Two Fulbrights granted for further exploration in media and journalism
UNC Hussman Professor Tori Ekstrand and recent graduate Abby Pender ’25 have received Fulbright Scholar Awards for the 2025-26 year. The Fulbright Program offers competitive fellowships for international, educational and cultural exchange.
“UNC Hussman students and faculty are deeply engaged both locally and globally,” said Raul Reis, dean of the school. “Our success in drawing Fulbright fellowships is one measure of the quality of our international engagement and speaks to our position as a global leader in research, service and cultural exchange in media and journalism.”
Tori Ekstrand
Tori Ekstrand received the Fulbright-Schuman Innovation Award, funded by the European Union, to expand her studies on media law and AI education. She will partner with UNC’s strategic partner, the University of Tübingen in Germany, to further her research project titled, “Building Transatlantic Media Law Education and the Prospective U.S. Digital Media Workforce.” Her work aims to prepare U.S. media students for changes and differences in transatlantic regulation of media and AI on a global scale. Her work will extend beyond Germany, with plans to travel to Belgium to interview European Union policymakers and business leaders about transatlantic AI governance.

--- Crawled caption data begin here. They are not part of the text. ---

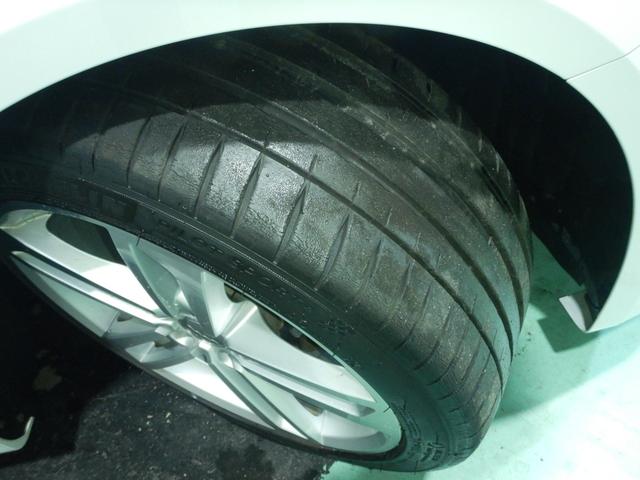 ＴＴクーペ １．８ＴＦＳＩ　スタイル＋　限定１００台　ＬＥＤヘッドライト　Ｓラインエクステリア　サイドアシスト　アウディパーキングシステム　純正１８インチアルミ（46枚目）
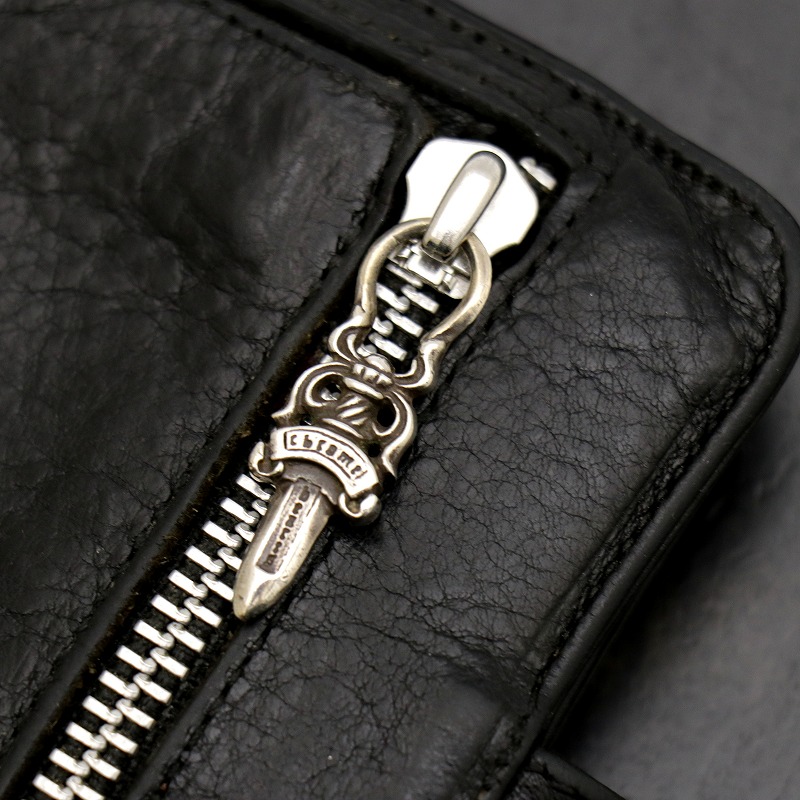 楽天市場】クロムハーツ【CHROMEHEARTS】スクエアクロスボタン/ビル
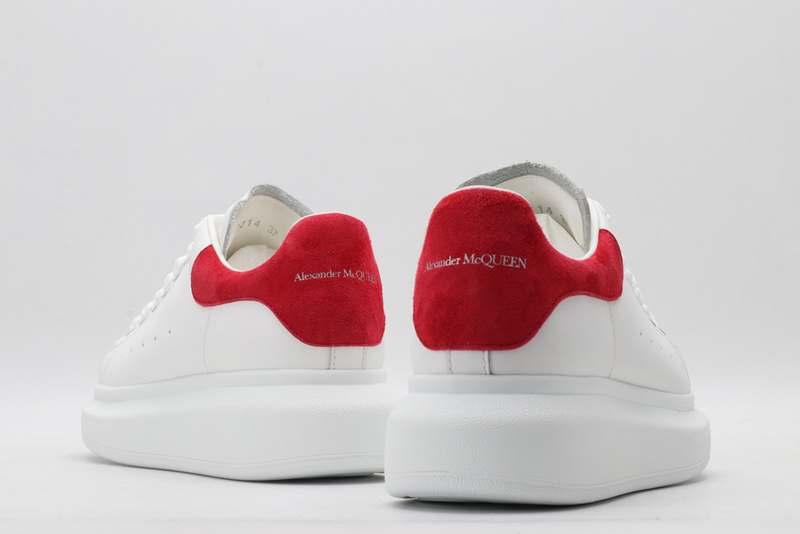 alexander M*Q*en sports shoes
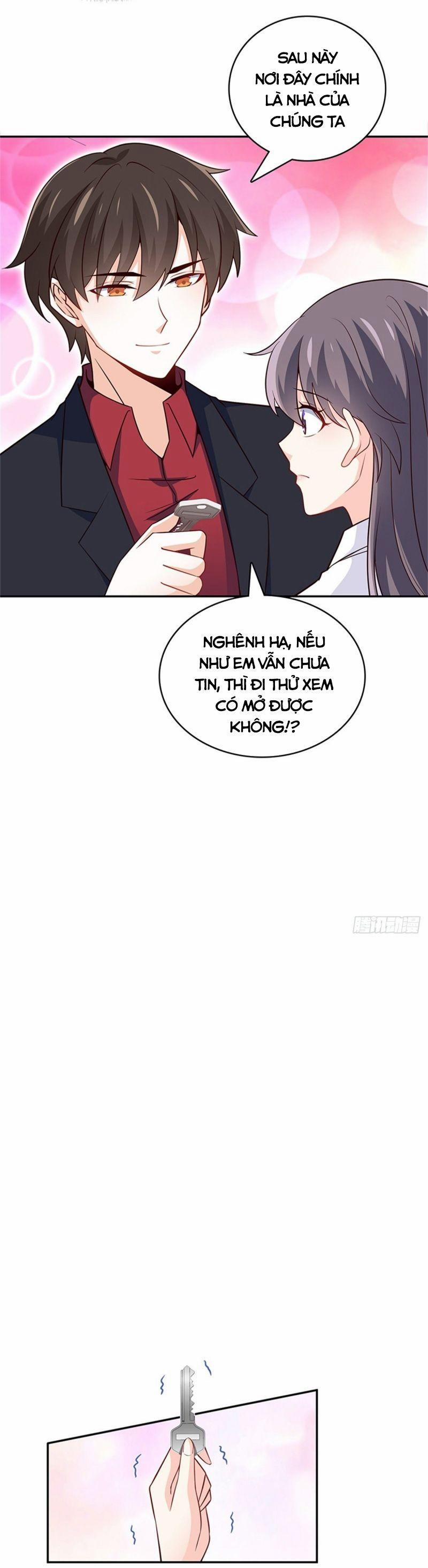 Ta Là Hàn Tam Thiên 42 trang 7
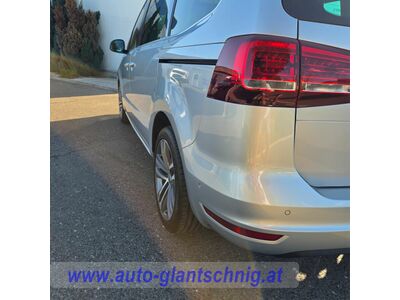 VW Sharan Gebrauchtwagen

This award further extends and plays a role in Ekstrand’s overall media and AI focus, which includes research on the impact of AI on the First Amendment and her new course — “MEJO 440: Digital Media Law and Society” — that allowed students to travel to Washington D.C. last spring to learn more about technology and privacy at the IAPP Global Privacy Summit.
“Much of media law is at the heart of debates about AI governance,” said Ekstrand. “In many cases, it’s about addressing digital privacy regulation. Are we going to federally legislate digital privacy in the United States in a way that we have seen in other parts of the world?”
At UNC, her research and teaching has been in partnership with and supported by UNC Global Affairs and the UNC Center for European Studies. Her research focuses on how technology influences behaviors — and the related laws in different countries. With varying AI regulations in different countries, Ekstrand will study what it means for media law students who go on to work for global or international companies.
“We will need graduates who understand both the technology and the legal apparatus,” said Ekstrand. “Students who have some mastery of both the law and the technology are going to be very much in demand in the coming years. They’re hard to find because we tend to have workers who are either trained in law or trained to work with or develop new technology. And the truth is, we’re going to need graduates who can talk across these boundaries and address some of the concerns about human oversight of AI, transparency, data protection and accountability.”
Abby Pender
Abby Pender ’25 received a Fulbright U.S. Student program award to serve as a Fulbright English Teaching Assistant in Colombia where she will support language learning at a university. She also plans to work with her host community to document Amerindian languages and Afro-Colombian music.
One of her goals is to display more of the cultural vibrancy within Colombia. She plans to do this by studying the exchange between Colombian cultures and other cultures, including European, Indigenous and Afro-Colombian cultures with a focus on music, language and cultural traditions and customs.
“I am looking forward to being a really small part of wherever I am,” said Pender. “I feel like creating deep relationships with people that you’re around when you’re in a different place and learning through conversation and connection, rather than observance, is really important to me, and that’s where I did most of my learning when I was in Argentina.”
After studying abroad in Buenos Aires during her junior year, she gained a newfound interest in bilingual international reporting. Pender has taken Spanish since she was in kindergarten and continued her studies at UNC after realizing how being bilingual impacts education. Her education background in both Hispanic studies and media and journalism inspired her to return to South America.
“Learning a different language from a young age has rewired my mindset about thinking of where concepts and things come from, and how we describe them through language,” said Pender. “I think understanding how different people perceive the world, and then how they prescribe different words to those feelings is really important, especially within storytelling and journalism.”